Task requirements:
Answer these questions from the passage on partition keys:
(a) What does the passage call the node servicing the request?
(b) What does a query that doesn't use the partition key make necessary?
(c) According to the caption of Figure 3.1, what does using the partition key minimize?

Text extract:
----------------
There’s some tension in these constraints — your schema wants to spread data across the cluster to balance load between the nodes, but you want to minimize the number of nodes required to serve a query. Satisfying these constraints can be a balancing act — do you have smaller partitions that might require more queries to aggregate together, or do you have larger partitions that require fewer queries, but spread it potentially unevenly across the cluster? In figure 3.1, you can see the cost of a query that utilizes the partition key and queries across the minimal amount of nodes versus one that doesn’t use the partition key, necessitating scanning each node for matching data. Using the partition key in your query allows the coordinator — the node servicing the request — to direct queries to nodes that own that partition, lessening the load on the cluster and returning results faster.

Figure 3.1 Using the partition key minimizes the number of nodes required to serve the request.
----------------
Dataset extract:
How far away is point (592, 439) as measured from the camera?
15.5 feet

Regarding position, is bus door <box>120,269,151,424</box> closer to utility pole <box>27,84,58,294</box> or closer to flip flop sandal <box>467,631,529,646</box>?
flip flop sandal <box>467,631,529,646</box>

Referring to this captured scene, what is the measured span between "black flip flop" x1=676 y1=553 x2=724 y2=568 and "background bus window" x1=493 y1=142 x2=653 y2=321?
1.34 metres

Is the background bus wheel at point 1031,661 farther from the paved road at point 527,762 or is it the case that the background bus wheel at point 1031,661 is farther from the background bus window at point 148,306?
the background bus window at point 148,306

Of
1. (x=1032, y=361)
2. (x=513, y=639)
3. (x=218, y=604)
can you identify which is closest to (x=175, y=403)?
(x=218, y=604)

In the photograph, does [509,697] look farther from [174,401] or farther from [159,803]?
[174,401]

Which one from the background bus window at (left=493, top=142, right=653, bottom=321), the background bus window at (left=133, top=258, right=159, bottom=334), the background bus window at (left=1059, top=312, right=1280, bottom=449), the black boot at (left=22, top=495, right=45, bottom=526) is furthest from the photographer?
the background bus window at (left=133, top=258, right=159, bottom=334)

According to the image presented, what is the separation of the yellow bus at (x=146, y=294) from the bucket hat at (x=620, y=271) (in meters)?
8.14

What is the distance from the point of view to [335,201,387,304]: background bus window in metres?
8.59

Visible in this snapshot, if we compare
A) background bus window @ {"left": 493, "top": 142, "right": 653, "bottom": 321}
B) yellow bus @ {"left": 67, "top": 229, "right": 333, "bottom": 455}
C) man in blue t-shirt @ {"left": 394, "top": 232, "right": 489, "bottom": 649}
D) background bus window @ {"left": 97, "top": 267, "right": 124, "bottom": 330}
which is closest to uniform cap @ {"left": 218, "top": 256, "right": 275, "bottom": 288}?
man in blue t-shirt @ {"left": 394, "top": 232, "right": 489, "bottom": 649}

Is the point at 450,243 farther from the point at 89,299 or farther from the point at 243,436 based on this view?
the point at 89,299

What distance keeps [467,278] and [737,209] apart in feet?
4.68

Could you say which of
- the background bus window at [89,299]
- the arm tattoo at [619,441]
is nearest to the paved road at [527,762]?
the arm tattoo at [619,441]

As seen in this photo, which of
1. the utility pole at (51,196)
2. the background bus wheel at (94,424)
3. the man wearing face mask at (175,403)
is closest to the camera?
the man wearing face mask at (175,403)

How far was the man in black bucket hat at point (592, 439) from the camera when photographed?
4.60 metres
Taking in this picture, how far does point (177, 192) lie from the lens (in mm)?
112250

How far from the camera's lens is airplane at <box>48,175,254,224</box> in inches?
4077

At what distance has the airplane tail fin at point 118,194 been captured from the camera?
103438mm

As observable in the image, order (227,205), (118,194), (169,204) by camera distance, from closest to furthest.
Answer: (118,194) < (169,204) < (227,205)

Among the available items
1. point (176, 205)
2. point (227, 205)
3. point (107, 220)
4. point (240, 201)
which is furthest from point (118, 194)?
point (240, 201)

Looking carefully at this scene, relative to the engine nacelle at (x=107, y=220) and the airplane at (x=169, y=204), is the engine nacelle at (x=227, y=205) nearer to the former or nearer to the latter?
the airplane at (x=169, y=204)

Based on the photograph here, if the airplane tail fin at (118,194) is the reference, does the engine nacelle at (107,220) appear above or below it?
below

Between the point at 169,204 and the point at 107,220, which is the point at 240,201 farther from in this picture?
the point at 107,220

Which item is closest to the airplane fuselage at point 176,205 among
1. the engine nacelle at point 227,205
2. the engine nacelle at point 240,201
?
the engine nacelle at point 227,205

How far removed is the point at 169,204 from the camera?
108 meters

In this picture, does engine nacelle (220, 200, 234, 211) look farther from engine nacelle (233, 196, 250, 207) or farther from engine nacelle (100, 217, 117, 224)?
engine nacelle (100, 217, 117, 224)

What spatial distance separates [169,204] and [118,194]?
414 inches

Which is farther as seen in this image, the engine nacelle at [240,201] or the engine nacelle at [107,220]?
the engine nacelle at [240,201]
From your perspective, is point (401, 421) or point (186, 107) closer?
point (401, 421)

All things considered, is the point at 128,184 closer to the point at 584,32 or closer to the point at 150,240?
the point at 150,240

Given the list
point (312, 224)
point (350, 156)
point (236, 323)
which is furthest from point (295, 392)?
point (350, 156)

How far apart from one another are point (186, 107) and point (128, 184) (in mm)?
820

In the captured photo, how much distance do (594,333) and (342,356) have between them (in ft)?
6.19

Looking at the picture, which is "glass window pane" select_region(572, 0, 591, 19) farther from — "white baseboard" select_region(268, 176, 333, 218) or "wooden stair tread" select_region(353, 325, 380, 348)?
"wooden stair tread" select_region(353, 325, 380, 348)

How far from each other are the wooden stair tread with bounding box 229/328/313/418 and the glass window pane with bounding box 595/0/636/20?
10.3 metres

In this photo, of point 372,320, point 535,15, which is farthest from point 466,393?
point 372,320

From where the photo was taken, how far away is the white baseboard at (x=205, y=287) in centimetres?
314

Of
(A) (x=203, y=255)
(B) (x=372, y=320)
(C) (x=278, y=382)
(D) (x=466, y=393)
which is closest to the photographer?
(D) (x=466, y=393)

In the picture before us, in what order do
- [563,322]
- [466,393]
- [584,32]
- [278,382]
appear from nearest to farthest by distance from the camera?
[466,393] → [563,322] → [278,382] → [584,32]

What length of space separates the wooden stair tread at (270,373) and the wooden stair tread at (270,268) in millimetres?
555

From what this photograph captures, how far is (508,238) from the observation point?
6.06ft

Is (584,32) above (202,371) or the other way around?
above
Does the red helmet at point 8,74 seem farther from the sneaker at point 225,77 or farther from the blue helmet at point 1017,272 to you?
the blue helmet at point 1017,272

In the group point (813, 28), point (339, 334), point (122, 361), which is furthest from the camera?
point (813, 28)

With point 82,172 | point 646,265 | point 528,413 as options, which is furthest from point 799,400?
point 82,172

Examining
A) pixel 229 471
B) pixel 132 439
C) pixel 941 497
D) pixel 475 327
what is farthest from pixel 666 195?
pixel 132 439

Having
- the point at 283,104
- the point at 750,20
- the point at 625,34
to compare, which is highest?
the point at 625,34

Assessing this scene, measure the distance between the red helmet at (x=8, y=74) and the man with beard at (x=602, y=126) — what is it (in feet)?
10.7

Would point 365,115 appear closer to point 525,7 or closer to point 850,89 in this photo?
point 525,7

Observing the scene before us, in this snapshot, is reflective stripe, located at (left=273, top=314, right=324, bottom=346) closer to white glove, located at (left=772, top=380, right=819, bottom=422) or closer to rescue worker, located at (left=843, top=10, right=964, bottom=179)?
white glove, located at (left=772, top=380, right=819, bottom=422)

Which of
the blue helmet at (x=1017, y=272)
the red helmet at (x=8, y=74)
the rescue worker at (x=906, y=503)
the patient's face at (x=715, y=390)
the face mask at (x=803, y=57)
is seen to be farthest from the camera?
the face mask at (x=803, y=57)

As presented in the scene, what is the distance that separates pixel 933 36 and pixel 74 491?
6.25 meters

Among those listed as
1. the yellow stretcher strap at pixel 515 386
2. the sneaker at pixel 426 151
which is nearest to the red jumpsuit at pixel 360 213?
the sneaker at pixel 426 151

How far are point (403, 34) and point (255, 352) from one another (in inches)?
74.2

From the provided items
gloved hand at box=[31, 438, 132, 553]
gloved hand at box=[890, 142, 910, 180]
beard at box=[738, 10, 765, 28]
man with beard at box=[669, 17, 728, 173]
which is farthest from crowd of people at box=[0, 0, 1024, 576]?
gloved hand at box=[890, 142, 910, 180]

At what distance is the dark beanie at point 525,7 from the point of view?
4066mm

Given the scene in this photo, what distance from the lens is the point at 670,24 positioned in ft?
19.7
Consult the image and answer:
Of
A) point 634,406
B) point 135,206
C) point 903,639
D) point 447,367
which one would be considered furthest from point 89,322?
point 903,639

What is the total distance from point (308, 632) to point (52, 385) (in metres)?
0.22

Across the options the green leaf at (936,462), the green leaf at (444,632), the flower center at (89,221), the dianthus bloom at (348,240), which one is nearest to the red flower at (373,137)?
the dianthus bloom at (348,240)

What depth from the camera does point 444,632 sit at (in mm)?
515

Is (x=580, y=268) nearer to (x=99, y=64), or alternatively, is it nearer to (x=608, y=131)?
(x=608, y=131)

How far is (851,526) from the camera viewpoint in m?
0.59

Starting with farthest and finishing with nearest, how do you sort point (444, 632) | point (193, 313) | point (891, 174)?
----------------
Correct output:
(a) The coordinator.
(b) Scanning each node for matching data.
(c) The number of nodes required to serve the request.